A Computational Understanding of Electronic, Magnetic, Mechanical, Thermoelectric, and Thermodynamic Properties of Rhodium‐Based Full‐Heusler Alloys Rh2MnX (X = Sc, Ti, Zr)

Abstract

The present investigation has been carried to know the magnetic talent, mechanical strength, thermoelectric transport properties, and thermal results on Rh2MnX (X = Sc, Ti, Zr) full‐Heusler alloys. The structural investigation presents these alloys to be stable in 225 (Fm‐3m) cubic space group. Electronic results characterize these alloys as metallic in both spin channels. From elastic data results, these compounds are found to be mechanically stable in cubic space group.
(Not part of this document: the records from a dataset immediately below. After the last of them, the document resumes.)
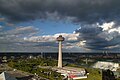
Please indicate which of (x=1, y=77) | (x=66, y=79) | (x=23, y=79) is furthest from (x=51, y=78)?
(x=1, y=77)

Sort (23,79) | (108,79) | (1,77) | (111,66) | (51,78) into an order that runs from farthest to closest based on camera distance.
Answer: (111,66), (51,78), (23,79), (1,77), (108,79)

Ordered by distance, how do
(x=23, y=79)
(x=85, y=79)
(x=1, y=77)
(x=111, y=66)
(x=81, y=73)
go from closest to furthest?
(x=1, y=77) → (x=23, y=79) → (x=85, y=79) → (x=81, y=73) → (x=111, y=66)

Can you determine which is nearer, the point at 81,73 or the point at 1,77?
the point at 1,77

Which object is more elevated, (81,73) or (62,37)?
(62,37)

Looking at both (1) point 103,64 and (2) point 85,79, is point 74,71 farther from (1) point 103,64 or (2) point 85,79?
(1) point 103,64

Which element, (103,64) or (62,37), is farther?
(103,64)

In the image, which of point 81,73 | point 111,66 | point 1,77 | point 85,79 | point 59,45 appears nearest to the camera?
point 1,77

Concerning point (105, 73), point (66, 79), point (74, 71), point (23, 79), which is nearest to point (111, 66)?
point (74, 71)

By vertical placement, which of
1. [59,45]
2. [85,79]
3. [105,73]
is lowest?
[85,79]

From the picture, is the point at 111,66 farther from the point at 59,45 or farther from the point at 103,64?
the point at 59,45
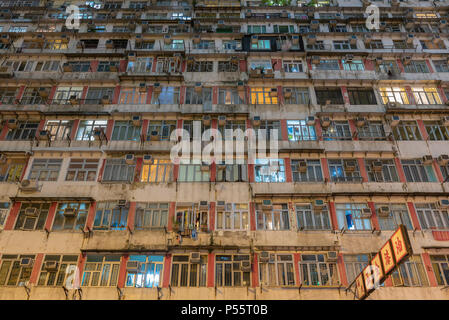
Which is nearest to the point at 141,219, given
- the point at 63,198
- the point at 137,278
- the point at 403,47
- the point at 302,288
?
the point at 137,278

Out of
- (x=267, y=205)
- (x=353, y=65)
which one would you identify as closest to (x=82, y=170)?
(x=267, y=205)

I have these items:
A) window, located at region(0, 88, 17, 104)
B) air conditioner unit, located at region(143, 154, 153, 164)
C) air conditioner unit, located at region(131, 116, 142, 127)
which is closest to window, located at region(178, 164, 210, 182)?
air conditioner unit, located at region(143, 154, 153, 164)

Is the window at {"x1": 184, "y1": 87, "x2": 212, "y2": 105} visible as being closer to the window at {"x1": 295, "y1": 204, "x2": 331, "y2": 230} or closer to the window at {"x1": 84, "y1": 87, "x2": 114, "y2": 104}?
the window at {"x1": 84, "y1": 87, "x2": 114, "y2": 104}

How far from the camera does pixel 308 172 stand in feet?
57.7

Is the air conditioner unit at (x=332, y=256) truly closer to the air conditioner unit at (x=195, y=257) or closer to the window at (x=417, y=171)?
the air conditioner unit at (x=195, y=257)

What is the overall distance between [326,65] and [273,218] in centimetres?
1143

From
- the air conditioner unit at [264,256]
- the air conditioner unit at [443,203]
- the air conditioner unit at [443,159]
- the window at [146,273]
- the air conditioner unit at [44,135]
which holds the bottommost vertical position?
A: the window at [146,273]

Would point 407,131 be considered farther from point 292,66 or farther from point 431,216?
point 292,66

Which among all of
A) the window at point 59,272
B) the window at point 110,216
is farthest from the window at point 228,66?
the window at point 59,272

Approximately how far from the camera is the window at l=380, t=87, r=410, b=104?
789 inches

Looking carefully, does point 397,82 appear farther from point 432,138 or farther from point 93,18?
point 93,18

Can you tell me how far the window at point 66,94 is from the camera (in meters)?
20.0

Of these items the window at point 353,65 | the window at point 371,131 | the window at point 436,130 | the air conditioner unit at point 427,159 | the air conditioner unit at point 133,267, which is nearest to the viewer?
the air conditioner unit at point 133,267

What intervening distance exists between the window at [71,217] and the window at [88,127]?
399 centimetres
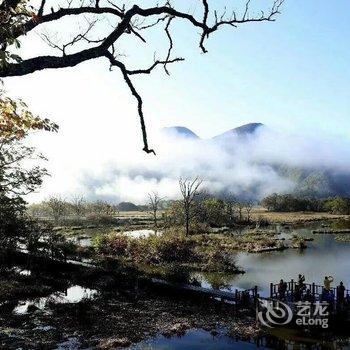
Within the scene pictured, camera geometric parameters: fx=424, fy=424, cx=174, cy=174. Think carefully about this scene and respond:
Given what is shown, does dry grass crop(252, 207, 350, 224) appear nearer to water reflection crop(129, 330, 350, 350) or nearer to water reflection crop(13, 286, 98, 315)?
water reflection crop(13, 286, 98, 315)

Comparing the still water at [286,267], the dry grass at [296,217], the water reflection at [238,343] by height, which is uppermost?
the dry grass at [296,217]

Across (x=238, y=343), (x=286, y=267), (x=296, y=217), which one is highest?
(x=296, y=217)

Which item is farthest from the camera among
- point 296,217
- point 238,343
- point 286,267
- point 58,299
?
point 296,217

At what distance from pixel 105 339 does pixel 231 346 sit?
252 inches

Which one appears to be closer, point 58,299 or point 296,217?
point 58,299

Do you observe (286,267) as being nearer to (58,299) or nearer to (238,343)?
(58,299)

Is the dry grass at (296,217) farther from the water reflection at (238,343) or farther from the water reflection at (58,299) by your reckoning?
the water reflection at (238,343)

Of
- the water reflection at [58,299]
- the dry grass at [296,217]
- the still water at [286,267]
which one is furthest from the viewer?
the dry grass at [296,217]

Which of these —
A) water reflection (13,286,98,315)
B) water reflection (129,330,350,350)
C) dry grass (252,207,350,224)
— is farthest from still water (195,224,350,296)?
dry grass (252,207,350,224)

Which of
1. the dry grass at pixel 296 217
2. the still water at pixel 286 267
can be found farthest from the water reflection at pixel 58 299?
A: the dry grass at pixel 296 217

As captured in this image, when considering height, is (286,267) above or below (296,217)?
below

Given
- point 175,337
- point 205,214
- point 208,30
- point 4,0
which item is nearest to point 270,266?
point 175,337

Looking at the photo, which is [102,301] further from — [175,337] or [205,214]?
[205,214]

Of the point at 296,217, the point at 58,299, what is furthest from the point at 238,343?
the point at 296,217
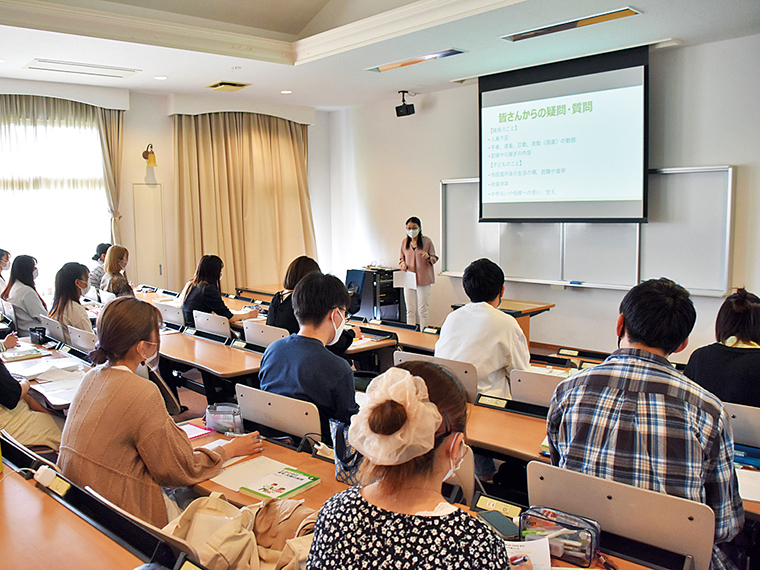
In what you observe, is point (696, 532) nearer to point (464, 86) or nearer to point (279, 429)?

The mechanical study shows ductile nature for Rh2MnSc while it is brittle for Rh2MnTi and Rh2MnZr. The large value of bulk modulus for these compounds presents their stiffer resistance. The temperature‐dependent thermoelectric transport properties for these materials are calculated. The increasing nature of Ke/τ for all the three compounds presents their conducting nature. Increasing value of power factor with temperature advocates the use of these materials for high‐temperature thermoelectric devices. All the three materials present a large value of total magnetic moment greater than 4 μB and hence can contribute to advanced magnetic materials. The thermodynamic investigation is carried out using Gibbs2 program.